In honor of October being cyber security month, we are taking a look at some basic scams used by fraudsters who want to target you. Last week we talked about how to avoid the bait in phishing and spear phishing scams. This week we are going to learn how criminals use those phishing emails to launch ransomware attacks.
Ransomware is a form of malicious software that targets your data. These attacks can affect individuals, businesses, cities and counties, government agencies, hospitals, schools, and more.
Scammers will often send ransomware through email phishing campaigns. Once anyone on your network clicks on an infected file or link, the fraudster can have access to all of your devices and data. He encrypts the system, effectively locking you out. The attacker promises to decrypt your information if you pay up, usually by virtual currency. Unfortunately, there is no way to guarantee that the cybercriminal will unlock your data it if you pay.
Beyond the cost of the ransom, you risk loss of productivity, legal fees, and the need to purchase credit-monitoring services for employees and customers. Even if you manage to get your system back up online, it is likely that the attacker left other malware hidden on your system – requiring a remediation team to completely wipe the computers and restore everything from clean, off-line backups.
So what can be done to avoid becoming the next victim of a ransomware attack?
One of the most important things you can do is educate yourself, and, for companies, your employees. Learn how to spot and avoid phishing lures.
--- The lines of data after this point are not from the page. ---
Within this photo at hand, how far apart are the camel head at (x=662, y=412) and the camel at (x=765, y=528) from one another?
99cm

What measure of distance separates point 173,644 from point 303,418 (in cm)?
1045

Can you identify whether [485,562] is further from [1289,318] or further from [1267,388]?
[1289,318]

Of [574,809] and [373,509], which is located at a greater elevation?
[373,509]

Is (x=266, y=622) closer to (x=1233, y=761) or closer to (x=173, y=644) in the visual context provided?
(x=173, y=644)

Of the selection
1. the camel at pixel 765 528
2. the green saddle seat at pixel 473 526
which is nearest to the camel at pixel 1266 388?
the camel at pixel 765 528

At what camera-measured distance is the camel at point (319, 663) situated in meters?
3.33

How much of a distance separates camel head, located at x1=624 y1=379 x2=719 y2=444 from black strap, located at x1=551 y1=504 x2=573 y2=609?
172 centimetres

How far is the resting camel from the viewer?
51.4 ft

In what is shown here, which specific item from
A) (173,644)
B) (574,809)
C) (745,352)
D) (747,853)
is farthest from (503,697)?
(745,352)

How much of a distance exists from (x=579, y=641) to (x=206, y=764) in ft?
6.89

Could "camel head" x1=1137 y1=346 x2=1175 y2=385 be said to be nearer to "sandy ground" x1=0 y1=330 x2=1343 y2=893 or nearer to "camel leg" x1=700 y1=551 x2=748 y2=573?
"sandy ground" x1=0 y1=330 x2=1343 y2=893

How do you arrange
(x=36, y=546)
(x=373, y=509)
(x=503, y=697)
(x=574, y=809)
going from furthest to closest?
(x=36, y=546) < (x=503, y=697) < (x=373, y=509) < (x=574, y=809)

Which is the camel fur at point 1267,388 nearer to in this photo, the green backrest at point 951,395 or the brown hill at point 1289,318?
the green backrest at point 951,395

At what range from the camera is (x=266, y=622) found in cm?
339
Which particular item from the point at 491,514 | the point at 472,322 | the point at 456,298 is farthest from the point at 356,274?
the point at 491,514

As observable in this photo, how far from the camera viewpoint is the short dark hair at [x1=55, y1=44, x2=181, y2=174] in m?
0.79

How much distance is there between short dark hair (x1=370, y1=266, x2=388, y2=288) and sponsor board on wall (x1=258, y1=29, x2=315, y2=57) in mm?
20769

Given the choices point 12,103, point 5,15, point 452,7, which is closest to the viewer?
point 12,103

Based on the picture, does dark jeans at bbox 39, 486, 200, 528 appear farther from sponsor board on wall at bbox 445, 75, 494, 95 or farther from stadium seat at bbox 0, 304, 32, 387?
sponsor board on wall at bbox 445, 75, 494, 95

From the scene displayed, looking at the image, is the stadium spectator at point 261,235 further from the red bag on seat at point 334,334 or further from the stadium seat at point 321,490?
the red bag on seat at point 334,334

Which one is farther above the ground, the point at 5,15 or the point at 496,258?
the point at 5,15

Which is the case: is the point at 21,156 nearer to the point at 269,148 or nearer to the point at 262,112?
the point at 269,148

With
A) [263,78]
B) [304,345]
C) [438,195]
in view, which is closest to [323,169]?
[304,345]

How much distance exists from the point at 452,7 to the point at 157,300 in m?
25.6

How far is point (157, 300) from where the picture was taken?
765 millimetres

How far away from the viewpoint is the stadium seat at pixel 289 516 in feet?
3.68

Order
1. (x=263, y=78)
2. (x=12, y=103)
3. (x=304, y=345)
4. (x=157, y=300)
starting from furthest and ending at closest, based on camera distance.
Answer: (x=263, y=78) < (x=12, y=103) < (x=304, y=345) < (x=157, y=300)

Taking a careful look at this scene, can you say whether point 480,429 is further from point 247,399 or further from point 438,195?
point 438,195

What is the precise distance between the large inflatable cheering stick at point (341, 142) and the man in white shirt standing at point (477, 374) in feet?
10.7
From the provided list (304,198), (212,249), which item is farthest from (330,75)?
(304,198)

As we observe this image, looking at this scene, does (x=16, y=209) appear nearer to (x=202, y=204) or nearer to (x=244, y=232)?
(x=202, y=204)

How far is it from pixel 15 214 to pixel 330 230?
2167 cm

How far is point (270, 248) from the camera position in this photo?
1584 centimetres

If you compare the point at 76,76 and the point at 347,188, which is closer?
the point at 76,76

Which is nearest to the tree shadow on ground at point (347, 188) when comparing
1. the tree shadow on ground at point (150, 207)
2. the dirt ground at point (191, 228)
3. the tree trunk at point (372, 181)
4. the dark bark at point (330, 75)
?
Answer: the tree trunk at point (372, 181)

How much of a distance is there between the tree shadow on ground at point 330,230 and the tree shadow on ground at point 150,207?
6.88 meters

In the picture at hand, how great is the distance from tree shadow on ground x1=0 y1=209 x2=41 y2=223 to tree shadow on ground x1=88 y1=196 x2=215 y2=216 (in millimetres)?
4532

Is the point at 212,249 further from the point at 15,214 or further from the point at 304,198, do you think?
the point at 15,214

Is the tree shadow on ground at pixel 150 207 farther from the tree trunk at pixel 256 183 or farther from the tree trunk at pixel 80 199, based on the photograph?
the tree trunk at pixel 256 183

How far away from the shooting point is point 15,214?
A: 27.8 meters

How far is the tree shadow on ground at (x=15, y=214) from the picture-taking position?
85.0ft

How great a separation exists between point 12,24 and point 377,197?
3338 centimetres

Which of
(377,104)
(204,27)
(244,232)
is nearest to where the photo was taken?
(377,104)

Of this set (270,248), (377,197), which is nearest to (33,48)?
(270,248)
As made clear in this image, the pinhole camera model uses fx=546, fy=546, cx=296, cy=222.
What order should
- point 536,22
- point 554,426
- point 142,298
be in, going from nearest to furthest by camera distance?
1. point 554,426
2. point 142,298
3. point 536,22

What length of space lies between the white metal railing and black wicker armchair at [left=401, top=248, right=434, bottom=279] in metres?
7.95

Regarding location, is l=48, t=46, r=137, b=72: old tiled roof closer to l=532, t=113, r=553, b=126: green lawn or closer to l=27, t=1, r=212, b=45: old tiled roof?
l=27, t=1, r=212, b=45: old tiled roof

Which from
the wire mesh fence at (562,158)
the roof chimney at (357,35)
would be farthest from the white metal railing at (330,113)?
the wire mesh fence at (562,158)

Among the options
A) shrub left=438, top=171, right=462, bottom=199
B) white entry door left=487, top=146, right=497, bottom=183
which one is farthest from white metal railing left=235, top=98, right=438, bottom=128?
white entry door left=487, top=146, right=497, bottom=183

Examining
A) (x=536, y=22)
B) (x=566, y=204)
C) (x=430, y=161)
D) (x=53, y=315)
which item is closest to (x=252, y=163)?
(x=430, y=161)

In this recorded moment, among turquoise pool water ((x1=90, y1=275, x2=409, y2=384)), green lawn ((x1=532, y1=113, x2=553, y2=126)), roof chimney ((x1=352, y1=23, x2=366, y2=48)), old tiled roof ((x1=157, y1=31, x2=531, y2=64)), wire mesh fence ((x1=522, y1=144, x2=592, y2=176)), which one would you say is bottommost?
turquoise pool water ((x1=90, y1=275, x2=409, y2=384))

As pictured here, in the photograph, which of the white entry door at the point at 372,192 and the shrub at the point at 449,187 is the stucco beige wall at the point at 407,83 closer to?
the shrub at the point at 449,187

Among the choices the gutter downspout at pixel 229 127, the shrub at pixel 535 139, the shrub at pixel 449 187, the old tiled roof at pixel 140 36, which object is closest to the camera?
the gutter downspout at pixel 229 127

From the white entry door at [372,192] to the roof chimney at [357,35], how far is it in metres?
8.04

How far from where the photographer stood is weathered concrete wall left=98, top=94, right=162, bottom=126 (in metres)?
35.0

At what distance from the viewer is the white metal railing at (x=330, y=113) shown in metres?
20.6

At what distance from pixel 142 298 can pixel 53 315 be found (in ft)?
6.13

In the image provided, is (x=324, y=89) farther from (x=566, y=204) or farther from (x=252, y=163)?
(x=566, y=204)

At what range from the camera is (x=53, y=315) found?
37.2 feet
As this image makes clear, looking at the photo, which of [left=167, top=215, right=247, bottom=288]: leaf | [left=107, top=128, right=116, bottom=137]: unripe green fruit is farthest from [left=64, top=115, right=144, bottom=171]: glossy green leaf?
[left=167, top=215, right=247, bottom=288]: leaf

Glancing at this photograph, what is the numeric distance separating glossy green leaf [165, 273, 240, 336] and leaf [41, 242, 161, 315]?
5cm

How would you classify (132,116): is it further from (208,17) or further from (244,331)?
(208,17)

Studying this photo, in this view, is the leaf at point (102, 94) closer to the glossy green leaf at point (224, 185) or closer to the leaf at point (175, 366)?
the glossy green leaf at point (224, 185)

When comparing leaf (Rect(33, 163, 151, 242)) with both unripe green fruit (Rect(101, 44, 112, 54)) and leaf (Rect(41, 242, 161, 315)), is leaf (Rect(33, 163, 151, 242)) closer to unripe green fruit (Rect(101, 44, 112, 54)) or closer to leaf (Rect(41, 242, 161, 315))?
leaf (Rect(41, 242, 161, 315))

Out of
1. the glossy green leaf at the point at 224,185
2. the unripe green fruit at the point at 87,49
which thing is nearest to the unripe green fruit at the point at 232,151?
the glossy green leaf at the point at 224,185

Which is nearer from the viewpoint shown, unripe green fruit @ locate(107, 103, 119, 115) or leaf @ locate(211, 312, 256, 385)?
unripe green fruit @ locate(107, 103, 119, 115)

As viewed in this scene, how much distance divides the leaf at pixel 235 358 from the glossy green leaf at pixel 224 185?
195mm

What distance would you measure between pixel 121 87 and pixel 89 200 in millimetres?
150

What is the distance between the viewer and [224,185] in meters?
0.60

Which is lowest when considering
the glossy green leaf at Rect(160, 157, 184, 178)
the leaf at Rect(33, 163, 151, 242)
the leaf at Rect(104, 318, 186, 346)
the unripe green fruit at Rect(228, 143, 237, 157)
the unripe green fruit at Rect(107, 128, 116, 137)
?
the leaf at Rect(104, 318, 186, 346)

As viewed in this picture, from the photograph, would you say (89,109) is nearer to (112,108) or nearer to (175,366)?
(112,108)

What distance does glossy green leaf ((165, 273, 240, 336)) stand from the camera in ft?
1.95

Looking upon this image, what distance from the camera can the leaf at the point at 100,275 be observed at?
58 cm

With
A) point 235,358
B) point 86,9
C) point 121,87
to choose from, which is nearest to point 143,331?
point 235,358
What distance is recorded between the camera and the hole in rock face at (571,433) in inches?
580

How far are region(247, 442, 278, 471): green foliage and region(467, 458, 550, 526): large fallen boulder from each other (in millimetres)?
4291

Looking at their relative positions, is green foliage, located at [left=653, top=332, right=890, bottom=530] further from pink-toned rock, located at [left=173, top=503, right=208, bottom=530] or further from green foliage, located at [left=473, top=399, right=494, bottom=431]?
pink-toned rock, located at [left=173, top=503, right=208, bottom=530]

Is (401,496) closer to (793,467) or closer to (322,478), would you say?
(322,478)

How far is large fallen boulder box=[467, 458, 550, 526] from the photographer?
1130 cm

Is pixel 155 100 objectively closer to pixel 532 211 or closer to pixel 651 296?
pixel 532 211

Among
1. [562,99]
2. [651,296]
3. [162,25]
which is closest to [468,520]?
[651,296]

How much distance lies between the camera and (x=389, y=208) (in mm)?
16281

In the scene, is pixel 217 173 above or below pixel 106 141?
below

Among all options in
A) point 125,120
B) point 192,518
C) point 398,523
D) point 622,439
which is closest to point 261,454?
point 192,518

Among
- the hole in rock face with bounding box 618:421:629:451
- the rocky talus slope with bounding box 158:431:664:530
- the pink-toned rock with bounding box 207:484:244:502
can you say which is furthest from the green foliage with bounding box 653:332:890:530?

Make sure you are backing up your data often and that you are backing it up to an off-line source. Ransomware attacks can move quickly – infecting any connected device or on-line storage account. Your back-ups must be segregated and off-line from normal operations.
Make sure that all devices on your network are using the most current and patched versions of operating systems and applications (including email software, web browsers and software packages).
Keep your anti-malware software up-to-date.
If you get a pop-up or other message that says you are infected, disconnect the device from the internet and your network immediately to try to prevent the spread.
Finally, call the FBI right away. If we are called in early enough, we can sometimes assist with remediation.
In the end, the FBI recommends that victims NOT pay a hacker’s ransom demand. The payment only further encourages more criminal activity, and, even if you do pay, there is no guarantee that the hacker will unlock your data.
And remember, if you have been the victim of a ransomware attack, or any other online fraud, report it to the FBI’s Internet Crime Complaint Center at www.ic3.gov or call your local FBI office.